The white-tailed mongoose (Ichneumia albicauda) is a species in the mongoose family (Herpestidae). It is the only member of the genus Ichneumia. The white-tailed mongoose is primarily nocturnal and terrestrial. By day they will rest in an abandoned burrow, termite mound, or in cavities under tree roots. The average home range is 0.97 km² for males and 0.64 km² for females. Ranges of males do not overlap, but ranges of opposite sexes overlap significantly. Females either live alone with their own offspring or in a small group with other females and their offspring, although they do not associate with each other. Though they may share a range, they forage separately. They are, for the most part, solitary creatures, with the male and female only coming together to mate. Reports of groups are either a breeding pair or a mother and her offspring. These mongooses do not migrate except to establish their own territory away from their mother's range.
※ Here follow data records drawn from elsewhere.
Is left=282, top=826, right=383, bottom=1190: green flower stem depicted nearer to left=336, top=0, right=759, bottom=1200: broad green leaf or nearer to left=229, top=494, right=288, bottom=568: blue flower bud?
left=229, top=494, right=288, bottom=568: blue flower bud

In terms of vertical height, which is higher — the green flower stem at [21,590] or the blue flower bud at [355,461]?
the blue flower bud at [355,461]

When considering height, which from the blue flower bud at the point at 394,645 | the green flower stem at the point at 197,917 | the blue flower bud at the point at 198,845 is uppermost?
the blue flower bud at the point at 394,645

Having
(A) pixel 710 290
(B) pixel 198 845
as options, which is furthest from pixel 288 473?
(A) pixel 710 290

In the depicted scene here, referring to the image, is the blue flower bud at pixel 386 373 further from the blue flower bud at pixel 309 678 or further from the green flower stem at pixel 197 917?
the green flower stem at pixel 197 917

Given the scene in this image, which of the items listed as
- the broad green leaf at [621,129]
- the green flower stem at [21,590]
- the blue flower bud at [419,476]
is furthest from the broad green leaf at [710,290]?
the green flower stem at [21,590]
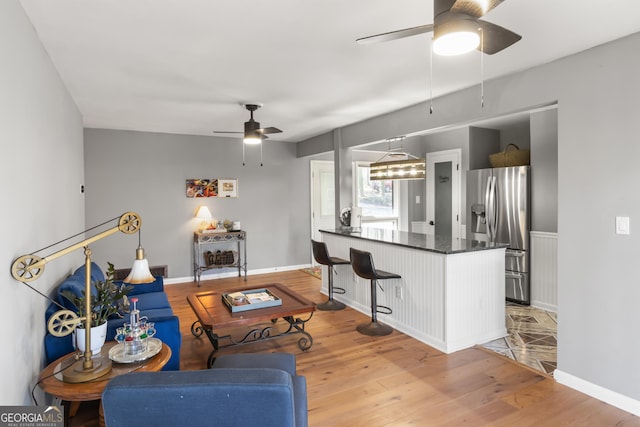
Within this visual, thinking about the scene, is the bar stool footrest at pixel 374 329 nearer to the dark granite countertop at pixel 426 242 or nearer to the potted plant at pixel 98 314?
the dark granite countertop at pixel 426 242

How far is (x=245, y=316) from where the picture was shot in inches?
119

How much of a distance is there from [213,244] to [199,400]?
208 inches

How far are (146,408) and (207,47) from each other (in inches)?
87.7

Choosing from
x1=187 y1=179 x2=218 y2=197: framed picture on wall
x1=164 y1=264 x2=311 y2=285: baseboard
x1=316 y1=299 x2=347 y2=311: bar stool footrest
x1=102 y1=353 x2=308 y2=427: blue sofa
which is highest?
x1=187 y1=179 x2=218 y2=197: framed picture on wall

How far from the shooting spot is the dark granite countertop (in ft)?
11.0

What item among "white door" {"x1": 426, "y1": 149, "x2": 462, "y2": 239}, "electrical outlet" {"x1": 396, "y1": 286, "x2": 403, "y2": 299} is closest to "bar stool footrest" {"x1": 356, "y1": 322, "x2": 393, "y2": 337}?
"electrical outlet" {"x1": 396, "y1": 286, "x2": 403, "y2": 299}

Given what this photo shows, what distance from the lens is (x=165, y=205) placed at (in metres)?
5.98

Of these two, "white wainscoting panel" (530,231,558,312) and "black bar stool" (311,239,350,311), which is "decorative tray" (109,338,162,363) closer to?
"black bar stool" (311,239,350,311)

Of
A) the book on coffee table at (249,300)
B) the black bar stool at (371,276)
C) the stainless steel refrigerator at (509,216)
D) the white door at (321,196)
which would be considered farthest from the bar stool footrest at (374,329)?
the white door at (321,196)

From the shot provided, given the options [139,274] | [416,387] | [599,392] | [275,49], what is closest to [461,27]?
[275,49]

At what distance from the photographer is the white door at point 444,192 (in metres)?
6.38

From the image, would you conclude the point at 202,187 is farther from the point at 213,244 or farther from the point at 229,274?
the point at 229,274

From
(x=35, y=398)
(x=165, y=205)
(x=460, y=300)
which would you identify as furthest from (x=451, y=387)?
(x=165, y=205)

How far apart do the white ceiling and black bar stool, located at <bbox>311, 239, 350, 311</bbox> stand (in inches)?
64.5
These mongooses are very vocal, and make an unusual barking sound that is associated with sexual behavior. If frightened, they will secrete a noxious substance from their anal glands. They do not stand on their hind feet for any length of time like other mongooses.
The white-tailed mongoose feeds mostly on insects, but will feed on a wide variety of other foods as well. Locusts, beetles, and mole crickets make up the majority of their diet. Rats, mice, shrews, lizards, snakes, small birds are also eaten, along with the occasional fruits and berries. The eggs of birds are also eaten; they will break open the egg by throwing it between its hind legs against a rock or other hard object. They have been known to raid chicken houses in areas where domestic poultry is raised.